Problem — Replace "christmas market stall" with "holiday market booth" in the items starting with the line that contains "Taking a look" and going on through the line that contains "11085 millimetres", and give only those lines back with everything else unchanged.
--------------------------------
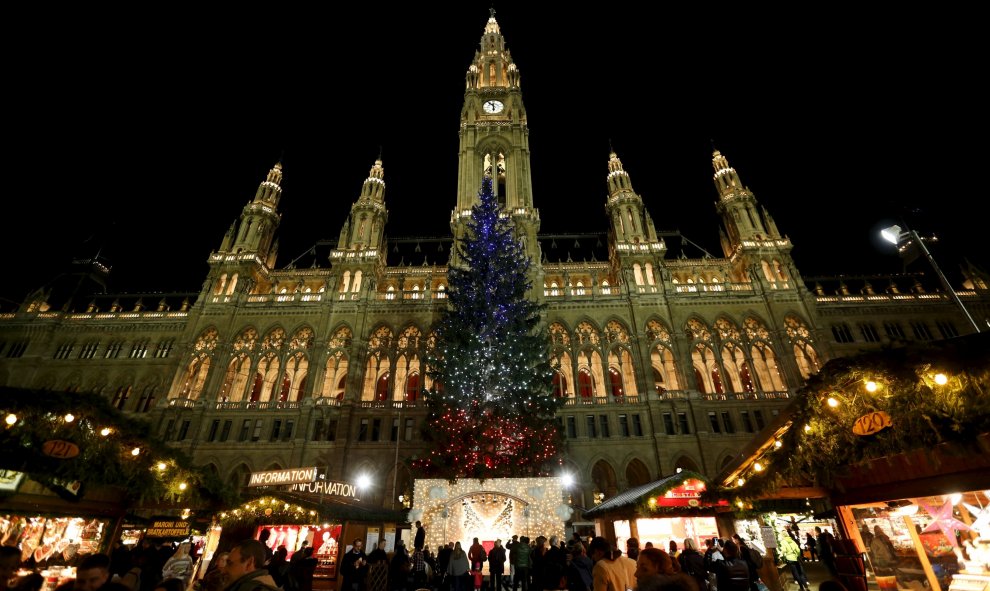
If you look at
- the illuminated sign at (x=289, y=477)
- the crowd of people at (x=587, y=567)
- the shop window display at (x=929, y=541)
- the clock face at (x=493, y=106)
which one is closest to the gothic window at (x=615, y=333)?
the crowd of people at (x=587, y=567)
--------------------------------
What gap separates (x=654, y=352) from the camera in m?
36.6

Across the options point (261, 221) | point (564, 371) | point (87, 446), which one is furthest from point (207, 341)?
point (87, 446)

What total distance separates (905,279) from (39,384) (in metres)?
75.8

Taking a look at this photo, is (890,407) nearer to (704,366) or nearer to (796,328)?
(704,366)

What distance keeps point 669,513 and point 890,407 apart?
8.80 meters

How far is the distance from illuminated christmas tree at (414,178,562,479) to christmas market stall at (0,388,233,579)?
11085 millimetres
--------------------------------
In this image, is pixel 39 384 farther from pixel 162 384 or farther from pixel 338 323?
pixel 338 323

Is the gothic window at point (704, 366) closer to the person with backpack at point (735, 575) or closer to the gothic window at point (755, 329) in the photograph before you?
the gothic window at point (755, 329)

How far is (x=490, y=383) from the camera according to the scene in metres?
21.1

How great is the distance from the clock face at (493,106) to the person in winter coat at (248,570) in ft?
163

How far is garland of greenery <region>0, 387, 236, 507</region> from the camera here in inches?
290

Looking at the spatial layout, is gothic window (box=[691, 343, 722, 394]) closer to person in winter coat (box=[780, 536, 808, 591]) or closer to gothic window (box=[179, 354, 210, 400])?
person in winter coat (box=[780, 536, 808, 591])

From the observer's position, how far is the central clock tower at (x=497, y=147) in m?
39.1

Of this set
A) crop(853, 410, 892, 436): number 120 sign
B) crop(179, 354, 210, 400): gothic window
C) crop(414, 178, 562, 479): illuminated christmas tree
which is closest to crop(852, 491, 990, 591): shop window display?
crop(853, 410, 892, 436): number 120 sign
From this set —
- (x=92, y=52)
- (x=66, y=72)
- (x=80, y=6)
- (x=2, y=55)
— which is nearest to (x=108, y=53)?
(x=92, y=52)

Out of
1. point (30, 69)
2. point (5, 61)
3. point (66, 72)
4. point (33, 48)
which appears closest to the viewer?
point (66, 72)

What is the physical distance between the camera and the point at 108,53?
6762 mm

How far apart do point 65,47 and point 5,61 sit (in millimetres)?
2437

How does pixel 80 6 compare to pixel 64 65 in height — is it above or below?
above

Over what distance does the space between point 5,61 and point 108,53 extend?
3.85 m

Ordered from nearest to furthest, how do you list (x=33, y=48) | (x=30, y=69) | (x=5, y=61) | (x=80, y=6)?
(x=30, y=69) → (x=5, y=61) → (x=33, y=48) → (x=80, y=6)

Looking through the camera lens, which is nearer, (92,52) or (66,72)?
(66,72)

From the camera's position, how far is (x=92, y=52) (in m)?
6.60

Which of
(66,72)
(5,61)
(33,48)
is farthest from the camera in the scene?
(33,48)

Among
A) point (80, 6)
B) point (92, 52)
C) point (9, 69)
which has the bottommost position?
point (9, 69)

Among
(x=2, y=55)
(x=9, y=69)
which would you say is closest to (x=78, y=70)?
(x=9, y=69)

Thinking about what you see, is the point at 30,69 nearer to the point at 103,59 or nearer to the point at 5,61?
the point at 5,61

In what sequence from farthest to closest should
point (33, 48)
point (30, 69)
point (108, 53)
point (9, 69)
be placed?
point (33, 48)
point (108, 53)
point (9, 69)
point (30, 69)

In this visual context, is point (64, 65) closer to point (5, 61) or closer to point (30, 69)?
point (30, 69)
--------------------------------
Task output —
Taking a look at this photo, is (890,407) nearer to (704,366) or nearer to (796,328)?
(704,366)

What distance keeps point 669,513 and point 890,407 apart?
8.80 meters

How far is the distance from illuminated christmas tree at (414,178,562,479) to holiday market booth at (0,388,233,579)?
11085 millimetres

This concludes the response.